_EXTRAIT CHOISI:_
^^^^

Entre les plans d’investissements 2030 d’Emmanuel Macron et les mobilisations virulentes de Greenpeace, le nucléaire civil fait entendre des points de vue radicalement différents, clamés lors de débats houleux. Pourquoi le nucléaire pose-t-il tant problème ? Qu’en penser ? Est-ce l’énergie de l’avenir, un mal nécessaire ou une impasse néfaste ?
Pourquoi le nucléaire tient-il une place si importante en France ?
L’indépendance énergétique du pays
Le développement du nucléaire en France s’est envolé après le choc pétrolier de 1973 qui a révélé la fragilité de la France en matière de dépendance énergétique. Le nucléaire s’est imposé comme une alternative viable, assurant à la fois l’indépendance énergétique et la grandeur de l’industrie française.
Aujourd’hui, la France compte 58 réacteurs produisant 72% de l’électricité française. Pendant longtemps le nucléaire a permis l’électrification efficace et à bas coût de la France, selon EDF. Dépendant entièrement de facteurs humains, une centrale nucléaire a l’avantage de pouvoir tourner toute l’année et peut être mise à l’arrêt ou redémarrée pour s’adapter aux demandes en électricité du pays. Les grandes capacités de production de chaque réacteur (entre 900 et 1500 mégawatt) ont permis de concentrer la quasi-totalité de la production d’électricité de tout le pays dans un nombre limité de réacteurs.
Bas carbone
Avec la montée des inquiétudes concernant le changement climatique à la fin du XXème siècle, le nucléaire civil a été désigné comme une solution : contrairement aux énergies fossiles, il ne rejette pas de CO2 en produisant de l’électricité. Effectivement, selon le GIEC, le nucléaire émet la même quantité de CO2 que l’éolien, et 68 fois moins de CO2 que le charbon, 40 fois moins que le gaz, 4 fois moins que le photovoltaïque.
Alors pourquoi tant de débats ?

^^^^

_DONNÉES ENREGISTRÉES:_

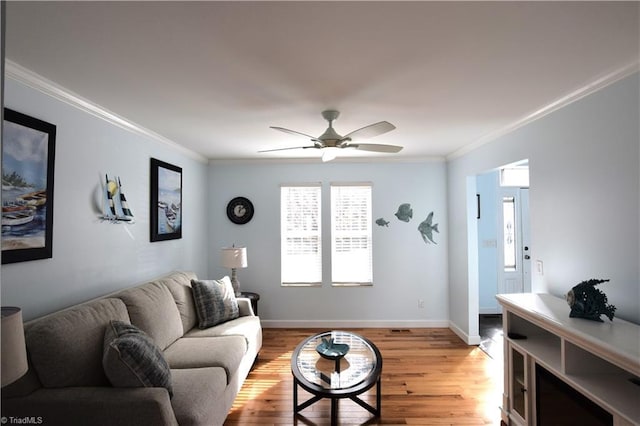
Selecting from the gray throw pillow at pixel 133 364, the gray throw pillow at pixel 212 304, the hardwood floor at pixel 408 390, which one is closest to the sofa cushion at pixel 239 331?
the gray throw pillow at pixel 212 304

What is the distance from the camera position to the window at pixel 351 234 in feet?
14.7

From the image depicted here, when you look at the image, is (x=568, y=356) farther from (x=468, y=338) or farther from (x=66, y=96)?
(x=66, y=96)

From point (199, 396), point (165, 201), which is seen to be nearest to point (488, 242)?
point (199, 396)

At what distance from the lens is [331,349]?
8.36 feet

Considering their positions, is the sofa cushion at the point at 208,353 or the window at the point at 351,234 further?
the window at the point at 351,234

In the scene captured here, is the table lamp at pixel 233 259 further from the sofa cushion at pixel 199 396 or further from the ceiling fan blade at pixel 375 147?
the ceiling fan blade at pixel 375 147

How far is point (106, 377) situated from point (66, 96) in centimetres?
192

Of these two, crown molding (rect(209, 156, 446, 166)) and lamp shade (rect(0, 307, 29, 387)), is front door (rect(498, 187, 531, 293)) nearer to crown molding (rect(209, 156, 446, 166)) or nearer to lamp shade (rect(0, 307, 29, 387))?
crown molding (rect(209, 156, 446, 166))

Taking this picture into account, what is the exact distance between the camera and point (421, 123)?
2887 millimetres

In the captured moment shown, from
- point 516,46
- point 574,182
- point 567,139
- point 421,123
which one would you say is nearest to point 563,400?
point 574,182

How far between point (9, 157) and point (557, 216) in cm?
379

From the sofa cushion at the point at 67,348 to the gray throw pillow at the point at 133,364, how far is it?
3.9 inches

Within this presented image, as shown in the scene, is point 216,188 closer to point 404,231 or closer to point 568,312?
point 404,231
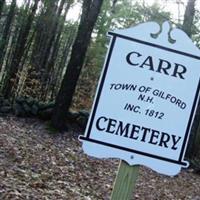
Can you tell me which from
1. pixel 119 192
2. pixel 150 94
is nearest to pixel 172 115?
pixel 150 94

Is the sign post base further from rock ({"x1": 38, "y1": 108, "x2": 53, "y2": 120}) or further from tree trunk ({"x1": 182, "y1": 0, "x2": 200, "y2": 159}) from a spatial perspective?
tree trunk ({"x1": 182, "y1": 0, "x2": 200, "y2": 159})

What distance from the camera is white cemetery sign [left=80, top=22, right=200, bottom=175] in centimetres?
243

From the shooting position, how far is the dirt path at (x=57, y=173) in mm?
7281

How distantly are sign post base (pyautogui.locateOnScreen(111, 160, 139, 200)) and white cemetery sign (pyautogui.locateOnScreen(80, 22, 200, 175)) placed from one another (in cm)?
6

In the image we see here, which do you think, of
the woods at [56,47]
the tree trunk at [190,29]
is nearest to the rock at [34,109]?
the woods at [56,47]

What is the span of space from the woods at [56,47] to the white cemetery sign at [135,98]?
10.1m

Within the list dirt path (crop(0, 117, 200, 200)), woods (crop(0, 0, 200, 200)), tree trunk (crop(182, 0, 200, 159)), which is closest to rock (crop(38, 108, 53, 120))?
woods (crop(0, 0, 200, 200))

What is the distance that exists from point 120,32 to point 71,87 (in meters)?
10.4

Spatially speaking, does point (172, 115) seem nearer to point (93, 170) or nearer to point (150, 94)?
point (150, 94)

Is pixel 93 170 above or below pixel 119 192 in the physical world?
below

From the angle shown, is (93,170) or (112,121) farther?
(93,170)

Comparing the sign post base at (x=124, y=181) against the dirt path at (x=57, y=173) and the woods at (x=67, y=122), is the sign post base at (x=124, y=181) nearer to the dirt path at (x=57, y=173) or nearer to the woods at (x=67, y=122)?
the woods at (x=67, y=122)

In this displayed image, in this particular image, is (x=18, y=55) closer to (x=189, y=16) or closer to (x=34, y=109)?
(x=34, y=109)

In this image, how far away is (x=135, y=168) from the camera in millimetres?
2494
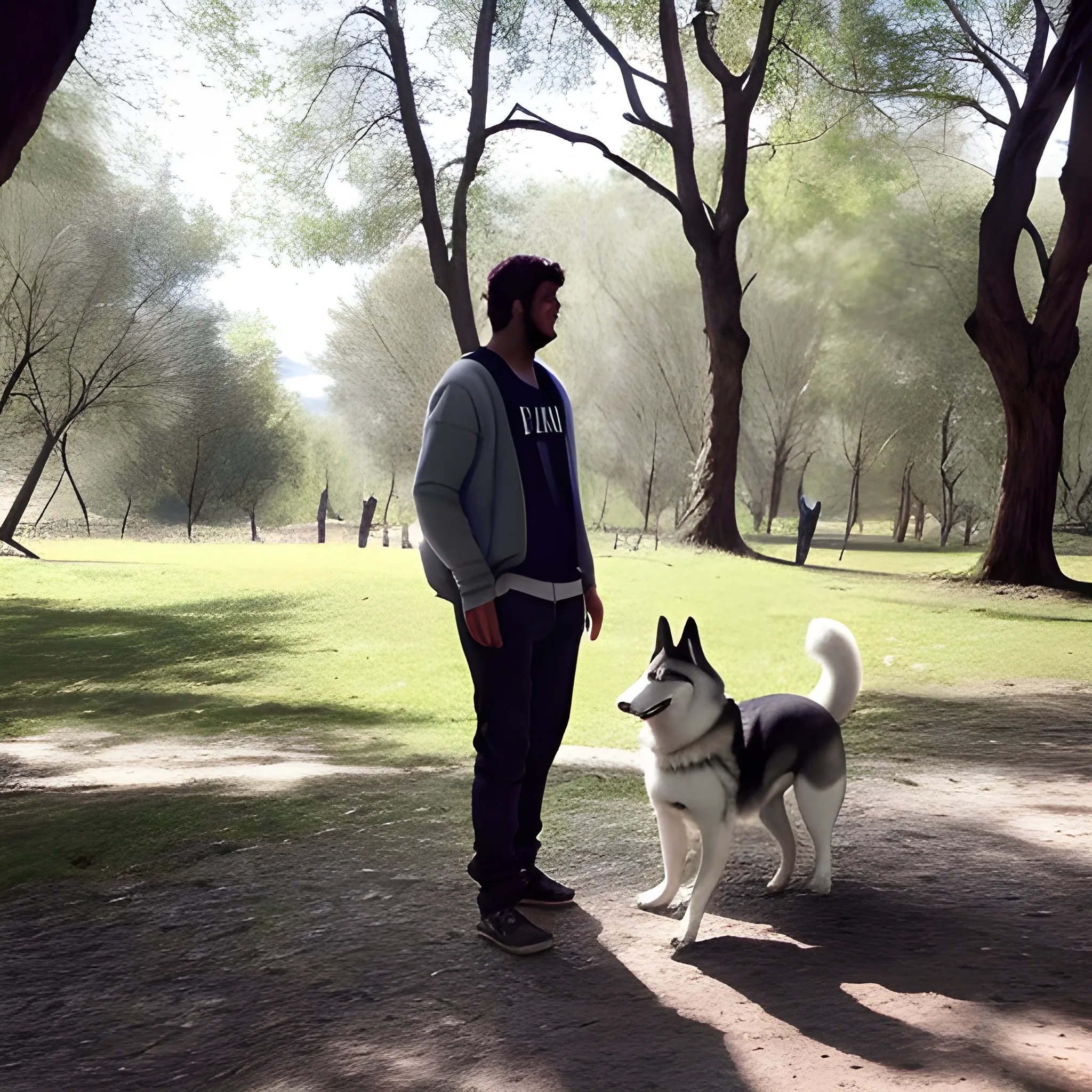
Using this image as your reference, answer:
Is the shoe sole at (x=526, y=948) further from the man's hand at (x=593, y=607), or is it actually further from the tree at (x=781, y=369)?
the tree at (x=781, y=369)

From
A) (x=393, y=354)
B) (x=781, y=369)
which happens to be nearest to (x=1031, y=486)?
(x=781, y=369)

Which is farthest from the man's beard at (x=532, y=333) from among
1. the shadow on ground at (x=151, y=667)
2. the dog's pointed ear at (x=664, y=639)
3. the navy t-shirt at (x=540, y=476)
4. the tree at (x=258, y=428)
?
the tree at (x=258, y=428)

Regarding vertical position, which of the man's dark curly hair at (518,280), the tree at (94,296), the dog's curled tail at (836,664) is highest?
the tree at (94,296)

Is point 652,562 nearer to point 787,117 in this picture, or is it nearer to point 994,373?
point 994,373

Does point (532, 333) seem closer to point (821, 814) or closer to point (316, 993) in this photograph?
point (821, 814)

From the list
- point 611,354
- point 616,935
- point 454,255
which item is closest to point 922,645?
point 616,935

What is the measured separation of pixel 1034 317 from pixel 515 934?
493 inches

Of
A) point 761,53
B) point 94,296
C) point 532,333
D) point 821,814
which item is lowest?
point 821,814

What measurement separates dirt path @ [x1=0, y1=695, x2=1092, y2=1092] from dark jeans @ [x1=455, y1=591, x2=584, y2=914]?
277mm

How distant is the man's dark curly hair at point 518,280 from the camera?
3303mm

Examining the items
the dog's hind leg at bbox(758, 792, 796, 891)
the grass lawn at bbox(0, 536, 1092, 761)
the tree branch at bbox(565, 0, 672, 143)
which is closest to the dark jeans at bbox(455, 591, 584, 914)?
the dog's hind leg at bbox(758, 792, 796, 891)

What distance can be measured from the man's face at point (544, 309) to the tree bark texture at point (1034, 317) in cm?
1166

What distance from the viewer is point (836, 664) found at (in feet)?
12.0

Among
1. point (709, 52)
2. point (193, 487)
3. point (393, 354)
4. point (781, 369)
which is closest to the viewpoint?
point (709, 52)
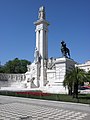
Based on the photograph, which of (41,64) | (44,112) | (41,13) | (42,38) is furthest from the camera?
(41,13)

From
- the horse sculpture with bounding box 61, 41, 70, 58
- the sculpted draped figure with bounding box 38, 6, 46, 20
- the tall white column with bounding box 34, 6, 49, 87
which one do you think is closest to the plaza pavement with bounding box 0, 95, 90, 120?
the horse sculpture with bounding box 61, 41, 70, 58

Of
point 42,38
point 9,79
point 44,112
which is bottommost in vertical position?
point 44,112

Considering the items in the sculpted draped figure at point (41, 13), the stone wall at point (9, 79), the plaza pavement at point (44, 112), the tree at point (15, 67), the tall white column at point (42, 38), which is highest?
the sculpted draped figure at point (41, 13)

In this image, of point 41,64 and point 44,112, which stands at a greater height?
point 41,64

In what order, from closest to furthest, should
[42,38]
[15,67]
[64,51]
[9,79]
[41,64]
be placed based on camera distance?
[64,51] → [41,64] → [42,38] → [9,79] → [15,67]

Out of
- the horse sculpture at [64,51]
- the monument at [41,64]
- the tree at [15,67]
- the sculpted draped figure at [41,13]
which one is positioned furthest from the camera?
the tree at [15,67]

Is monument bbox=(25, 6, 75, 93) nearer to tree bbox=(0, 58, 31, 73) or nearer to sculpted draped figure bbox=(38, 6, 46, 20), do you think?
sculpted draped figure bbox=(38, 6, 46, 20)

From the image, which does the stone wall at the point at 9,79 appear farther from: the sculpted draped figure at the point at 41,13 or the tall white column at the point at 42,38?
the sculpted draped figure at the point at 41,13

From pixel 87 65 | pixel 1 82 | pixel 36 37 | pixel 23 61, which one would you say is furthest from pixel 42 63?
pixel 23 61

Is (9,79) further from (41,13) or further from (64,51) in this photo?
(64,51)

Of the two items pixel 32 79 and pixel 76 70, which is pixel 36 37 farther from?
pixel 76 70

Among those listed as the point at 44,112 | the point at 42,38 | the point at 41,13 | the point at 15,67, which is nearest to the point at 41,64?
the point at 42,38

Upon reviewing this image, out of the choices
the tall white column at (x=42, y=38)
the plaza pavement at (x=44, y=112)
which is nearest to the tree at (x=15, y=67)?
the tall white column at (x=42, y=38)

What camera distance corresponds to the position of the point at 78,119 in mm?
11773
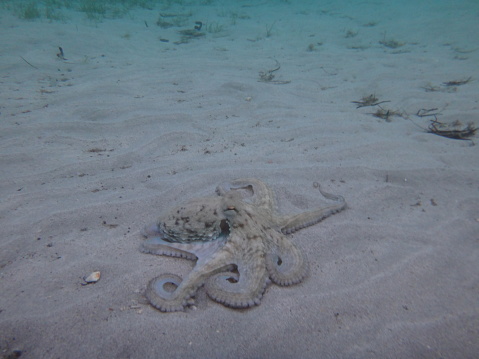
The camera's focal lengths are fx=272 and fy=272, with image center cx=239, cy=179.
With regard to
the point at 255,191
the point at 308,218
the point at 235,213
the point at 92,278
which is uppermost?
the point at 235,213

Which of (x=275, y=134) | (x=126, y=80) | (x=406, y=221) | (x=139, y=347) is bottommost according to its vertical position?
(x=139, y=347)

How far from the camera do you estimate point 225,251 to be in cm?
244

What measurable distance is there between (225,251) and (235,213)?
352 mm

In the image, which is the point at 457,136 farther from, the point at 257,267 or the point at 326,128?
the point at 257,267

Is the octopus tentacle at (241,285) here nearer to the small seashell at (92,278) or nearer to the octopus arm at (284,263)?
the octopus arm at (284,263)

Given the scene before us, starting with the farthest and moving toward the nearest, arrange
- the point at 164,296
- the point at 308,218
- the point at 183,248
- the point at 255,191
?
the point at 255,191 < the point at 308,218 < the point at 183,248 < the point at 164,296

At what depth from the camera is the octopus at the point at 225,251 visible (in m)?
2.26

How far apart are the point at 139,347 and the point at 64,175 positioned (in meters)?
3.07

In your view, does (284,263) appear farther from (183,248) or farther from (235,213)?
(183,248)

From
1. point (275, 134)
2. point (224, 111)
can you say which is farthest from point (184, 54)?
point (275, 134)

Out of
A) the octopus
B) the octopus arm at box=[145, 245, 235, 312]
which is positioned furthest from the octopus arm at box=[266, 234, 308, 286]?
the octopus arm at box=[145, 245, 235, 312]

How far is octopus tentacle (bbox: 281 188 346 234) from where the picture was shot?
290cm

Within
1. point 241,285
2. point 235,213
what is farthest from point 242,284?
point 235,213

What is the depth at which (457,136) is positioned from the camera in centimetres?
502
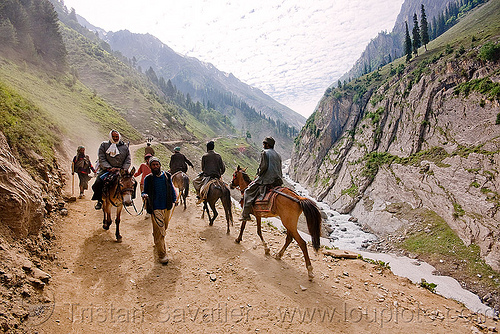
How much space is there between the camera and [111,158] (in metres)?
8.50

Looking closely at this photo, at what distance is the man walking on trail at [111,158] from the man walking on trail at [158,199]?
2326 millimetres

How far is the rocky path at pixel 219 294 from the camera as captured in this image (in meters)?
4.95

^^^^

_CONSIGNES À SUIVRE:_
• 1. Recopiez le passage du texte sur le nucléaire civil compris entre « Pourquoi le nucléaire tient-il » et « de l’industrie française. », ces deux bornes incluses.
• 2. Poursuivez le texte sur le nucléaire civil en France à partir de sa dernière phrase.

_RÉPONSES FOURNIES:_
• 1.
Pourquoi le nucléaire tient-il une place si importante en France ?
L’indépendance énergétique du pays
Le développement du nucléaire en France s’est envolé après le choc pétrolier de 1973 qui a révélé la fragilité de la France en matière de dépendance énergétique. Le nucléaire s’est imposé comme une alternative viable, assurant à la fois l’indépendance énergétique et la grandeur de l’industrie française.

• 2.
Une énergie pas si bas carbone que ça
Les chiffres cités sur les émissions de CO2 d’une centrale sont certes corrects, mais, selon Greenpeace, réducteurs. Ils se focalisent sur les émissions directes d’une centrale, ce qui sort de ses cheminées. Mais une centrale est une structure construite en béton, matière très polluante (800kg de CO2 par tonne). Elle fonctionne grâce à de l’uranium miné en Afrique, souvent dans des conditions néfastes pour les populations locales. L’uranium est ensuite transporté en France pour y être raffiné avant d’être acheminé vers la centrale, puis vers un centre de retraitement une fois utilisé. Ces facteurs ne sont pas pris en compte dans le bilan carbone du nucléaire et sont donc difficiles à chiffrer avec précision.
Une technologie dangereuse ?
Fukushima et Tchernobyl nous l’ont bien montré, les dangers du nucléaire ne sont pas à prendre à la légère. Certes ce sont là des exceptions, mais de tels évènements ne sont pas improbables pour autant. Pour bien fonctionner, une centrale a besoin d’approvisionnements constants en eau et en électricité, d’une surveillance particulièrement assidue et de matériel pointu et en bon état. Mais ces conditions ne sont pas toutes remplies, et des accidents majeurs sont souvent évités de peu. A cela s’ajoute des dénonciations régulières de Greenpeace et d’autres ONG sur le manque de sécurité des centrales en France, jugées mal gardées et trop exposées à des attaques terroristes.
Des coûts d’entretien et de maintenance non négligeables
Construction, maintenance, mise aux normes, traitement des déchets, démantèlement : les centrales coûtent cher. Selon un rapport de la Cour des Comptes, le nucléaire a coûté au total 188 milliards d’euros à la France depuis les années 1950. Ce chiffre n’inclut pas le coût de démantèlement des vieilles centrales (au moins 18,4 milliards d’euros), le traitement de tous les déchets (environ 43 milliards d’euros), les travaux de mise aux normes de sécurité (10 milliards d’euros). Le total des dépenses du nucléaire devrait donc se chiffrer à au moins 227 milliards d’euros dans les prochaines années.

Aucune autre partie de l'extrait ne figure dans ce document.